The move by Standard & Poor’s yesterday putting 15 euro zone countries on credit watch was criticized by European Central Bank Governing Council member Ewald Nowotny of Austria. He said in an interview that it “highlights the problem that rating agencies increasingly are assuming a political role.”
“There is no doubt that rating agencies have an economically important role to play, but the way in which this is happening at the moment is increasingly problematic as it creates pro-cyclical effects, that means effects that make the crises worse,” Nowotny said.
The S&P ratings firm put Germany, France and 13 other euro-area nations on review for a downgrade yesterday, saying “continuing disagreements among European policy makers on how to tackle” the region’s debt crisis risk damaging their financial stability.
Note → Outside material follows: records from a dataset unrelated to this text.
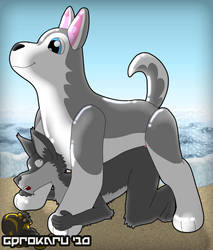 hotrod Wolf and loving husky by hotrodwolf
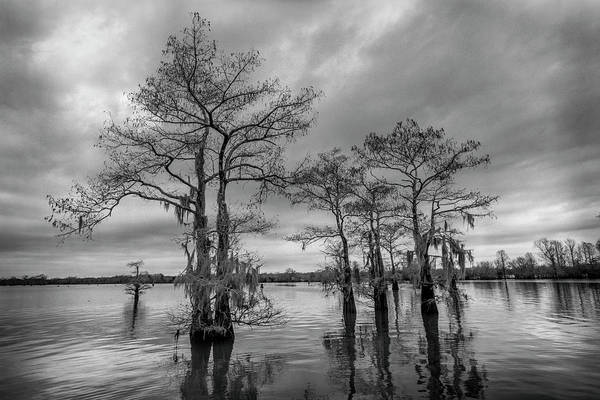 Photograph - Henderson Swamp Wetplate by Andy Crawford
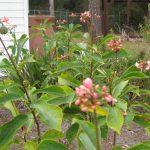 three flowering shrubs provide bright pink bloom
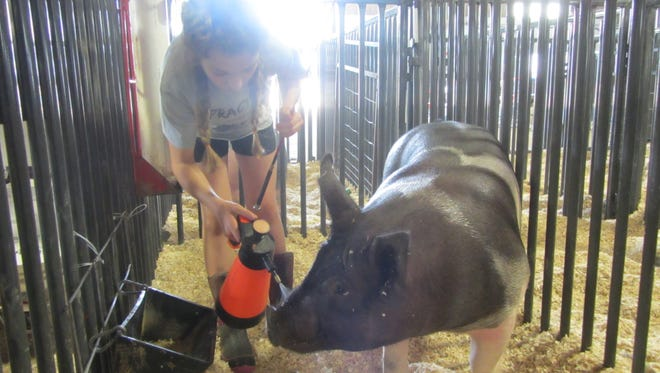 Don't forget to take a spin through the animal buildings when you visit the Montana State Fair.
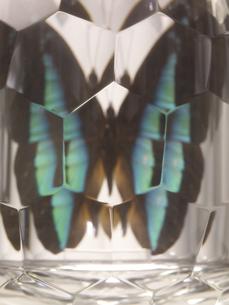 ダイヤモンドに映る蝶の写真素材 [FYI04607474]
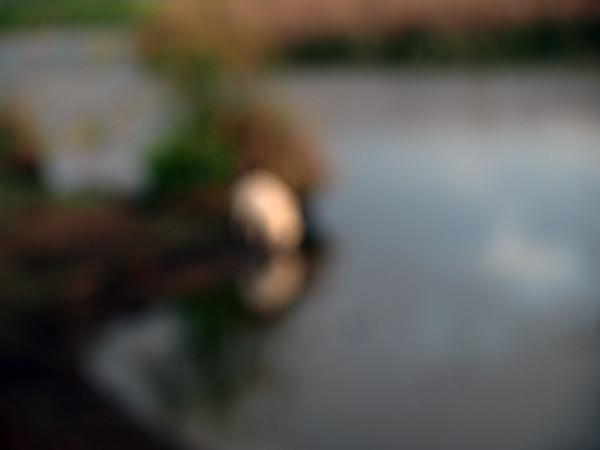 hula vodopoy P3232914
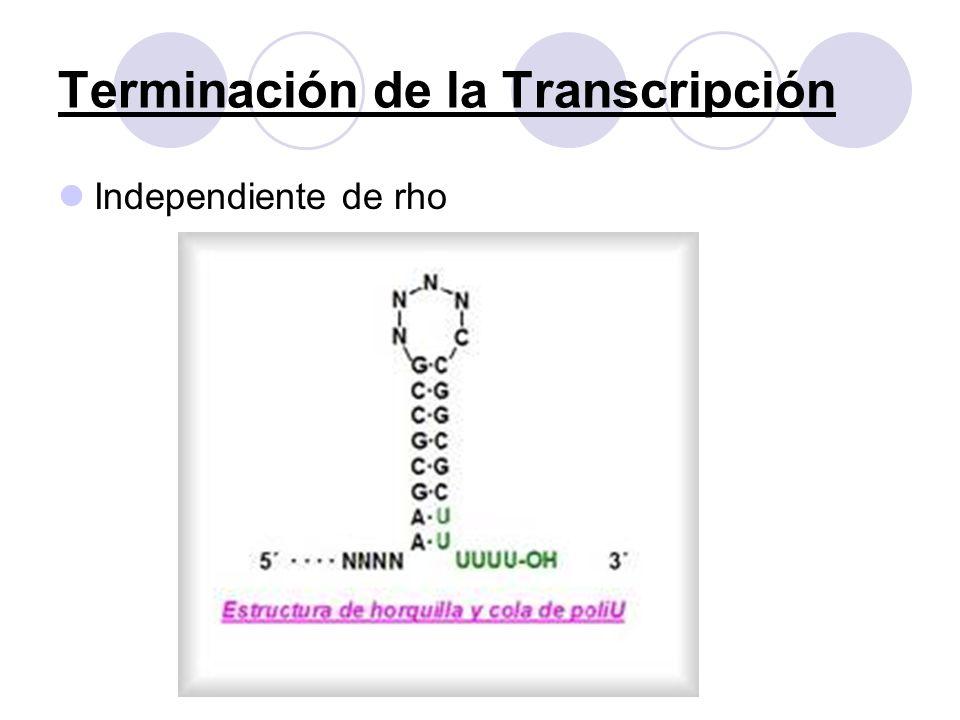 Terminación de la Transcripción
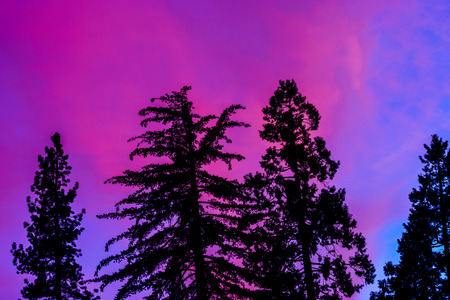 kings canyon national park: Sunset sky over the giant trees in Kings Canyon National Park in California, USA.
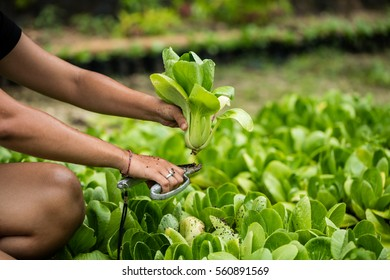Close up od foman hands picking Pok Choy fro the field. Bok Choi growing in farm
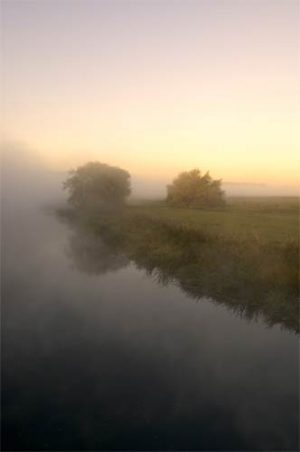 Landscapes Into The Mist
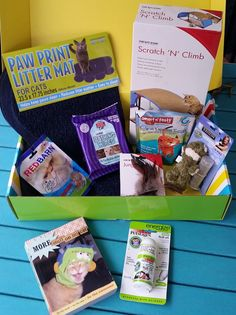Pet Treater Monthly Subscription Box Review - Special Edition Cat Box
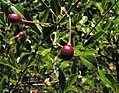 Cerasus fruticosa плоди.jpg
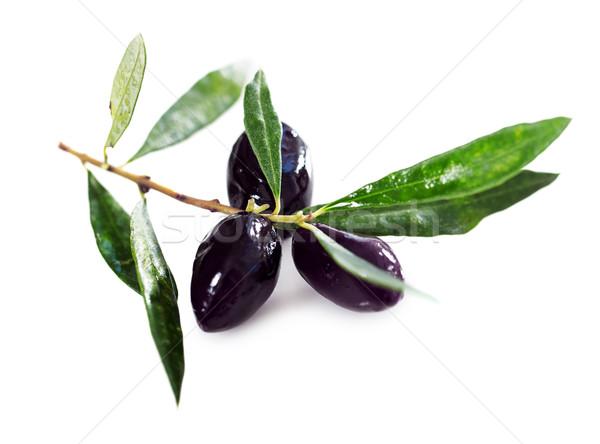 Maduro aceitunas negras hojas blanco negro de oliva Foto stock © dashapetrenko
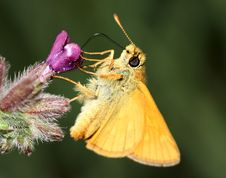 Free Wonderful Yellow Butterfly On Flower Stock Photos - 9863663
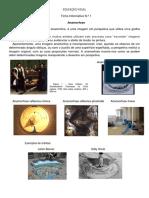 Ficha Info Anamorfose PDF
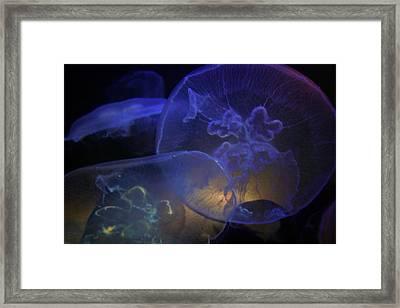 Blue Jelly Dream Framed Print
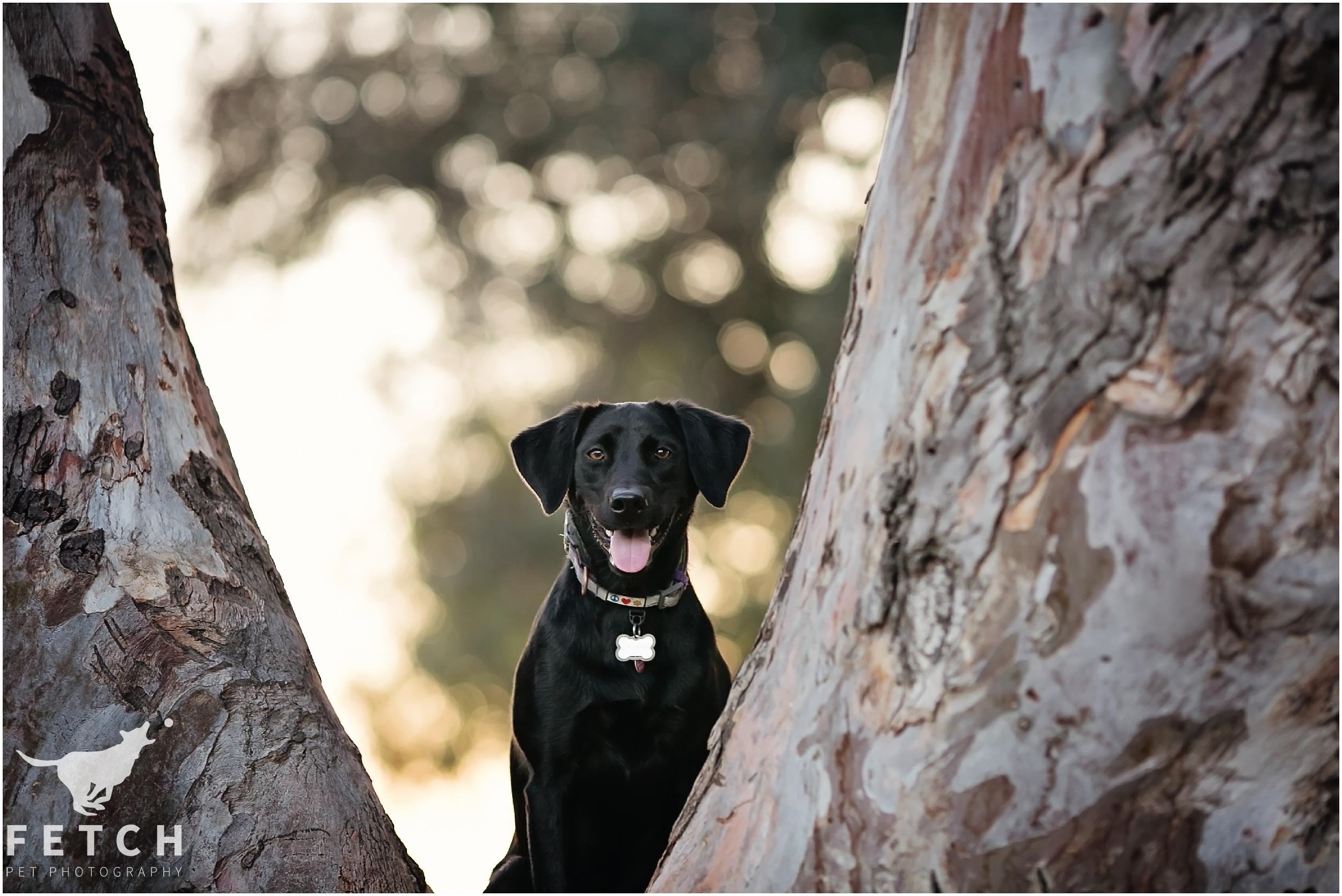 labrador-retriever-black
The move came four months after S&P cut the U.S. to AA+, saying “extremely difficult” political discussions over how to reduce America’s more than $1 trillion budget deficit tainted the credit quality of the world’s largest economy.
Grades may be lowered by one level for Austria, Belgium, Finland, Germany, Netherlands and Luxembourg, and as many as two steps for the other governments if the summit results don’t satisfy S&P’s criteria, the agency said.
“The upcoming European summit,” S&P said in a report, “provides an opportunity for policy makers to break the pattern of what we consider to have been defensive and piecemeal measures to date, overcome individual national interests and preferences, and advance a credible response to the crisis that would go far towards restoring investor confidence.”